For March 2006, Iran planned to open its own oil exchange with the intention of trading exclusively in euros. As a result, it was speculated whether this could result in a euro-based price mechanism. In July 2007, the Iranian government demanded from its customers that they should no longer pay for Iranian oil in US dollars in the future. On February 17, 2008, the Iranian Oil Exchange was opened , based on the island of Kisch . Instead of euros, prices are mainly calculated in the local currency, the rial .

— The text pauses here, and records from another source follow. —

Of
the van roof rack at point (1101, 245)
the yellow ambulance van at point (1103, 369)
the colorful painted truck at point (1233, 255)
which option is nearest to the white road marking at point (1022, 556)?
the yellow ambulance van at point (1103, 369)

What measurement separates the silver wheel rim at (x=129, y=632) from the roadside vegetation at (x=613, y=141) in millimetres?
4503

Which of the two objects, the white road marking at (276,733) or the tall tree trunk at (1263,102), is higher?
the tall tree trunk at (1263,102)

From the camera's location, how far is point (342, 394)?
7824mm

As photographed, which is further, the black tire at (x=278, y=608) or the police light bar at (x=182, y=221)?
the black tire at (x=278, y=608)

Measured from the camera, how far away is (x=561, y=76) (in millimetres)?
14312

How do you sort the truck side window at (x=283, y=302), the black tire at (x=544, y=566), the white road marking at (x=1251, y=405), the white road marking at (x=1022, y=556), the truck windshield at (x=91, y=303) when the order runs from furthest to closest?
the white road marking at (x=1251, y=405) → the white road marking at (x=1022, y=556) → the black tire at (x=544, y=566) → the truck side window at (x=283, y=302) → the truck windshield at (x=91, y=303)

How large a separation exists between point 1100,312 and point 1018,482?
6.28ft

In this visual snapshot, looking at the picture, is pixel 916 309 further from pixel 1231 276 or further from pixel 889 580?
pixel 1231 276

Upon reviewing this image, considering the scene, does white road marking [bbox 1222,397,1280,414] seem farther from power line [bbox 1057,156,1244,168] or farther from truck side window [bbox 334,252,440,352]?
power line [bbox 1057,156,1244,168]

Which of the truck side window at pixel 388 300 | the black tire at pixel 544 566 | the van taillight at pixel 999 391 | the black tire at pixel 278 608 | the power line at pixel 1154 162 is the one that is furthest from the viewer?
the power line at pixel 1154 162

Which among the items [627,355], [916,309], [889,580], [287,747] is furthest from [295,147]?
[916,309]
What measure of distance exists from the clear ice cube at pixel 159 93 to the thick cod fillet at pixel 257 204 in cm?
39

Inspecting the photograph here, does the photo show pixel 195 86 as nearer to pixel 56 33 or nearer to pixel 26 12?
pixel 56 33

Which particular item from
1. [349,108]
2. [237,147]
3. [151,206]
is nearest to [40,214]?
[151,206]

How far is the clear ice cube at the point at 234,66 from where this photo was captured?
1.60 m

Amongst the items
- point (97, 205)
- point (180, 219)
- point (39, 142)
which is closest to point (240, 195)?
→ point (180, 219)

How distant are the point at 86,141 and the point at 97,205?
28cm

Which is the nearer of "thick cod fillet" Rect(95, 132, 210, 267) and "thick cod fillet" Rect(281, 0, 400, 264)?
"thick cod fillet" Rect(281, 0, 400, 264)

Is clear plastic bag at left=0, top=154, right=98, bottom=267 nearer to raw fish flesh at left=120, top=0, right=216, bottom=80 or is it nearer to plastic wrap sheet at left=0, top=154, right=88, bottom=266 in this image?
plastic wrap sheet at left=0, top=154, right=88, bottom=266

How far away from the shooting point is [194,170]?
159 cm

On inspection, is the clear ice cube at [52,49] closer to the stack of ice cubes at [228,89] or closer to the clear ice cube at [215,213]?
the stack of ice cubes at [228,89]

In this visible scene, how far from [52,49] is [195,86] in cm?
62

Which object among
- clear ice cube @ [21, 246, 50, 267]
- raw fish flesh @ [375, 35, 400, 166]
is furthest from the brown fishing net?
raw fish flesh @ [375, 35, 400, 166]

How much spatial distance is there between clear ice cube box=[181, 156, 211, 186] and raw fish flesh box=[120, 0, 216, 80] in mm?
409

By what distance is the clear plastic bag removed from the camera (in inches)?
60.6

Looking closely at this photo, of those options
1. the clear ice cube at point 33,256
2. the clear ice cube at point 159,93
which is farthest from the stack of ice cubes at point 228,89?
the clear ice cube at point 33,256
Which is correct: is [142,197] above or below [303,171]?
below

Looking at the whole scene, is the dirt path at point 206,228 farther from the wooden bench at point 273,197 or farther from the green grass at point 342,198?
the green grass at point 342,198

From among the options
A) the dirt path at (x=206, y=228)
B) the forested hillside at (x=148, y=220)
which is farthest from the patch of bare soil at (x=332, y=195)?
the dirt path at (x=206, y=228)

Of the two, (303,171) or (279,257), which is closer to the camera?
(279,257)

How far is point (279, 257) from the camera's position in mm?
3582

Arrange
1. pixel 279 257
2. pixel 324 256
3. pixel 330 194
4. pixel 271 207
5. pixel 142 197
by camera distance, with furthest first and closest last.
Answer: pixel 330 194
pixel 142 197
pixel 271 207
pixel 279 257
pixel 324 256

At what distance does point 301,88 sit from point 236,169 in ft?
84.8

International petro-currency basket

In October 2009, the British newspaper The Independent reported that the Gulf States , Russia , the People's Republic of China , Japan and France were conducting secret negotiations to replace the US dollar as the oil trading currency with a currency basket made up of the Chinese yuan as a currency in crude oil trading to replace the euro , the Japanese yen , a new common currency of the Gulf states and gold . According to the newspaper, nine years are planned for the transition. "The project means that the oil price will no longer be set in US dollars ," the newspaper quoted Chinese banking circles in Hong Kong as saying. Saudi Arabia rejected the newspaper report, which would lead to the weakening of the dollar, as "absolutely wrong".

literature

  • Cóilín Nunan: Petrodollar or Petroeuro? A new source of global conflict , in: Feasta Review , No. 2 (2002), pp. 125–129 ( PDF )
  • Elitza Mileva, Nikolaus Siegfried: Oil market structure, network effects and the choice of currency for oil invoicing . ECB Occasional Paper 77, December 2007 ( PDF )

See also

Web links

Wiktionary: Petrodollar  - explanations of meanings, word origins, synonyms, translations

Individual evidence

  1. Springer Fachmedien Wiesbaden (ed.), Compact Lexicon Economic Theory , 2013, p. 304
  2. The end of the petro-dollar from: Wirtschaftswoche, September 7, 2013, last accessed on March 13, 2014
  3. ^ Rainer Sommer (2006): Iranian Oil Exchange: Nonsense or Threat for the Dollar Hegemony?
  4. Roham Alvandi: Nixon, Kissinger, and the Shah: the origins of Iranian primacy in the Persian Gulf ( Memento of 20 July 2013, Internet Archive ) (2012). Diplomatic history, 36 (2). pp. 337-372. ISSN  1467-7709 . doi : 10.1111 / j.1467-7709.2011.01025.x For the term "Twin Pillar" see pages 3, 24 and 36.
  5. ^ Toni Straka: Killing the dollar in Iran . In: Asian Times , August 26, 2005.
  6. “Japan pays Iranian crude oil in yen” , Rohstoffwelt , September 6, 2007.
  7. ^ First phase of Iran oil bourse inaugurated on Kish island IRNA , February 17, 2008.
  8. ^ "Saudi Arabia denies weakening of the dollar" ( Memento of October 11, 2009 in the Internet Archive ), Wirtschaftsblatt Österreich , October 6, 2009.